● **THE RECORDS**

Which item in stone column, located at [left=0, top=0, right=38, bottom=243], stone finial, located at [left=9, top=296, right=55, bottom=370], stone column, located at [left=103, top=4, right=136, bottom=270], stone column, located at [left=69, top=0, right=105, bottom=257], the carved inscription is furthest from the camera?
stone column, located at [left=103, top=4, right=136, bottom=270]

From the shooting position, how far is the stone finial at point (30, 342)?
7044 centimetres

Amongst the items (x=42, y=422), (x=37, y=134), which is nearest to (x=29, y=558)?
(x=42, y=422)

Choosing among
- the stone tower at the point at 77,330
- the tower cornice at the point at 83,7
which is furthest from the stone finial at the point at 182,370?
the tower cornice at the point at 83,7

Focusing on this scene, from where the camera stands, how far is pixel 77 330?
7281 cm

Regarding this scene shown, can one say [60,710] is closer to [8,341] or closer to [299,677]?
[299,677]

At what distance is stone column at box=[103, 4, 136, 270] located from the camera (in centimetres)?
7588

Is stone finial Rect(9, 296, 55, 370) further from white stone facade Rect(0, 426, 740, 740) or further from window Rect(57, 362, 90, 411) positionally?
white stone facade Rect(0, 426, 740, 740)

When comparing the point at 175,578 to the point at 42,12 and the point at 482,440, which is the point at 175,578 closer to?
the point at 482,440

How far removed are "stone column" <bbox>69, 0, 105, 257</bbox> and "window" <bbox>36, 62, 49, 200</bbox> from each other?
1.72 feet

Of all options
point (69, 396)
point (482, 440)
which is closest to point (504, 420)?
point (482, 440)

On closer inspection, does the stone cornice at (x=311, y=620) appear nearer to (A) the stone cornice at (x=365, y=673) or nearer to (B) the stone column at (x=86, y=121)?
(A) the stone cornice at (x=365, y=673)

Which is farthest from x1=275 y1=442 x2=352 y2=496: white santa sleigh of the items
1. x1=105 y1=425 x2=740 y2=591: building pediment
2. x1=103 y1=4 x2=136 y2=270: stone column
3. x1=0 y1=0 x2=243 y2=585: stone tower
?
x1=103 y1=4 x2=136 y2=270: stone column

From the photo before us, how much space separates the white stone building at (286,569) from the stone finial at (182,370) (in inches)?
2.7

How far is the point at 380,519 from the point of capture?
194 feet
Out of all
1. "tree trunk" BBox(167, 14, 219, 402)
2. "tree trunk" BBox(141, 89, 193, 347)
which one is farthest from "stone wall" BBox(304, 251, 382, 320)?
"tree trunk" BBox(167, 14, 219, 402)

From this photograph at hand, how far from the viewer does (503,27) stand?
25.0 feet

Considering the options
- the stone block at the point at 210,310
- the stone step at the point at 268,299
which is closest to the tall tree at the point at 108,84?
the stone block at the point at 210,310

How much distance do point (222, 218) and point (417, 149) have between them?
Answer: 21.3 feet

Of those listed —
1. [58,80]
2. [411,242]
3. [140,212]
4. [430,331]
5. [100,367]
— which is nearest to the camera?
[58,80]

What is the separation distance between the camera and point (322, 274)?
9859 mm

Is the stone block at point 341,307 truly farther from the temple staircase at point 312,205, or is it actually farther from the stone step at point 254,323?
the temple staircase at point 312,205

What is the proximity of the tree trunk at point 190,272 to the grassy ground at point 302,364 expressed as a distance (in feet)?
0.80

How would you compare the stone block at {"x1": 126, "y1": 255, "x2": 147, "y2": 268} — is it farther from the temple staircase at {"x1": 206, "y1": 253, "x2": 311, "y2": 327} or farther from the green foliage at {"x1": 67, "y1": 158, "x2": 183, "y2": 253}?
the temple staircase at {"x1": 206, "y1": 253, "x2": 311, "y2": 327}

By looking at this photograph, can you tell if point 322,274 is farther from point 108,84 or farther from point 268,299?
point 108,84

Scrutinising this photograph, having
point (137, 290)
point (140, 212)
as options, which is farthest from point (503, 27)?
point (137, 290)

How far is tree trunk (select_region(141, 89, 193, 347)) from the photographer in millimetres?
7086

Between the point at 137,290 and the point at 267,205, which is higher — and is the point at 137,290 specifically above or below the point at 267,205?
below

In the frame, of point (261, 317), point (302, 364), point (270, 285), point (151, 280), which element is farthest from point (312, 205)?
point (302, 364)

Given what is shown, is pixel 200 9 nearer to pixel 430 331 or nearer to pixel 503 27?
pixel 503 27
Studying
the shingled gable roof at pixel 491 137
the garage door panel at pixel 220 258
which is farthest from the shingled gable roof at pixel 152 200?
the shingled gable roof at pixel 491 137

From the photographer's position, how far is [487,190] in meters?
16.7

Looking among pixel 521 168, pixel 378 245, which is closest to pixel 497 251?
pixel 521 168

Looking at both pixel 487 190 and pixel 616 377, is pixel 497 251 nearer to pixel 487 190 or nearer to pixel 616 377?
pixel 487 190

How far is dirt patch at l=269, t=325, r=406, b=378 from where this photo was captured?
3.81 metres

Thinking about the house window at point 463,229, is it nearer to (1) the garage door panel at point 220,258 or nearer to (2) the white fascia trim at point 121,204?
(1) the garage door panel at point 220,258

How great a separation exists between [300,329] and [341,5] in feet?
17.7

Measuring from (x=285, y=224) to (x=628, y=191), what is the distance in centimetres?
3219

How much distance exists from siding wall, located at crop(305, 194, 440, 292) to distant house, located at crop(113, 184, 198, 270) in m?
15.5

● **YOUR INSTRUCTIONS**
Copy out all of the records above word for word, keeping every line in its original order.

● **RESPONSE FOR THIS EXERCISE**
Which item in stone column, located at [left=0, top=0, right=38, bottom=243], stone finial, located at [left=9, top=296, right=55, bottom=370], stone column, located at [left=103, top=4, right=136, bottom=270], stone column, located at [left=69, top=0, right=105, bottom=257], the carved inscription is furthest from the camera?
stone column, located at [left=103, top=4, right=136, bottom=270]

From the shooting position, how far is the stone finial at point (30, 342)?
7044 centimetres

Amongst the items (x=42, y=422), (x=37, y=134), which is nearest to (x=29, y=558)?
(x=42, y=422)

Choosing among
- the stone tower at the point at 77,330
- the tower cornice at the point at 83,7
which is furthest from the stone finial at the point at 182,370?
the tower cornice at the point at 83,7

Focusing on this scene, from where the camera stands, how far is pixel 77 330?
7281 cm

Regarding this scene shown, can one say [60,710] is closer to [8,341] or closer to [299,677]?
[299,677]

At what distance is stone column at box=[103, 4, 136, 270] located from the camera (in centimetres)?
7588

Is stone finial Rect(9, 296, 55, 370) further from white stone facade Rect(0, 426, 740, 740) or further from window Rect(57, 362, 90, 411) positionally?
white stone facade Rect(0, 426, 740, 740)

When comparing the point at 175,578 to the point at 42,12 and the point at 482,440, which is the point at 175,578 closer to?
the point at 482,440

How far removed are "stone column" <bbox>69, 0, 105, 257</bbox> and "window" <bbox>36, 62, 49, 200</bbox> from each other?
1.72 feet

Of all options
point (69, 396)
point (482, 440)
which is closest to point (504, 420)?
point (482, 440)

On closer inspection, does the stone cornice at (x=311, y=620) appear nearer to (A) the stone cornice at (x=365, y=673) or nearer to (B) the stone column at (x=86, y=121)?
(A) the stone cornice at (x=365, y=673)

Which is farthest from x1=275 y1=442 x2=352 y2=496: white santa sleigh of the items
1. x1=105 y1=425 x2=740 y2=591: building pediment
2. x1=103 y1=4 x2=136 y2=270: stone column
3. x1=0 y1=0 x2=243 y2=585: stone tower
?
x1=103 y1=4 x2=136 y2=270: stone column

From the photo before us, how much space separates the white stone building at (286,569) from the stone finial at (182,370) (in inches)?
2.7

How far is the point at 380,519 from the point of capture?
194 feet
Out of all
1. "tree trunk" BBox(167, 14, 219, 402)
2. "tree trunk" BBox(141, 89, 193, 347)
which one is farthest from "stone wall" BBox(304, 251, 382, 320)?
"tree trunk" BBox(167, 14, 219, 402)

From this photograph at hand, how far from the viewer does (503,27) stand?
25.0 feet

Considering the options
- the stone block at the point at 210,310
- the stone step at the point at 268,299
which is closest to the tall tree at the point at 108,84?
the stone block at the point at 210,310

How much distance do point (222, 218) and point (417, 149) have between them?
Answer: 21.3 feet

Of those listed —
1. [58,80]
2. [411,242]
3. [140,212]
4. [430,331]
5. [100,367]
— which is nearest to the camera?
[58,80]

What is the separation distance between the camera and point (322, 274)?
9859 mm

Is the stone block at point 341,307 truly farther from the temple staircase at point 312,205, or is it actually farther from the stone step at point 254,323?
the temple staircase at point 312,205

What is the proximity of the tree trunk at point 190,272 to the grassy ground at point 302,364 expressed as a distance (in feet)?
0.80

How would you compare the stone block at {"x1": 126, "y1": 255, "x2": 147, "y2": 268} — is it farther from the temple staircase at {"x1": 206, "y1": 253, "x2": 311, "y2": 327} or farther from the green foliage at {"x1": 67, "y1": 158, "x2": 183, "y2": 253}?
the temple staircase at {"x1": 206, "y1": 253, "x2": 311, "y2": 327}

By looking at this photograph, can you tell if point 322,274 is farther from point 108,84 or farther from point 268,299?
point 108,84

Scrutinising this photograph, having
point (137, 290)
point (140, 212)
as options, which is farthest from point (503, 27)?
point (137, 290)

How far is tree trunk (select_region(141, 89, 193, 347)) from the photographer in millimetres?
7086

Between the point at 137,290 and the point at 267,205, which is higher — and is the point at 137,290 specifically above or below the point at 267,205?
below

In the frame, of point (261, 317), point (302, 364), point (270, 285), point (151, 280), which element is farthest from point (312, 205)?
point (302, 364)

Given what is shown, is pixel 200 9 nearer to pixel 430 331 or nearer to pixel 503 27?
pixel 503 27
Studying
the shingled gable roof at pixel 491 137
the garage door panel at pixel 220 258
which is farthest from the shingled gable roof at pixel 152 200?
the shingled gable roof at pixel 491 137

From the photographer's position, how far is [487,190] in meters?
16.7

Looking among pixel 521 168, pixel 378 245, which is closest to pixel 497 251?
pixel 521 168

Looking at both pixel 487 190 and pixel 616 377, is pixel 497 251 nearer to pixel 487 190 or nearer to pixel 616 377?
pixel 487 190

How far is dirt patch at l=269, t=325, r=406, b=378 from where this photo was captured?
3.81 metres

Thinking about the house window at point 463,229, is it nearer to (1) the garage door panel at point 220,258 or nearer to (2) the white fascia trim at point 121,204?
(1) the garage door panel at point 220,258

How great a separation exists between [300,329] and [341,5] in feet?
17.7

Measuring from (x=285, y=224) to (x=628, y=191), what is the distance in centimetres?
3219

How much distance exists from siding wall, located at crop(305, 194, 440, 292) to distant house, located at crop(113, 184, 198, 270) in m?
15.5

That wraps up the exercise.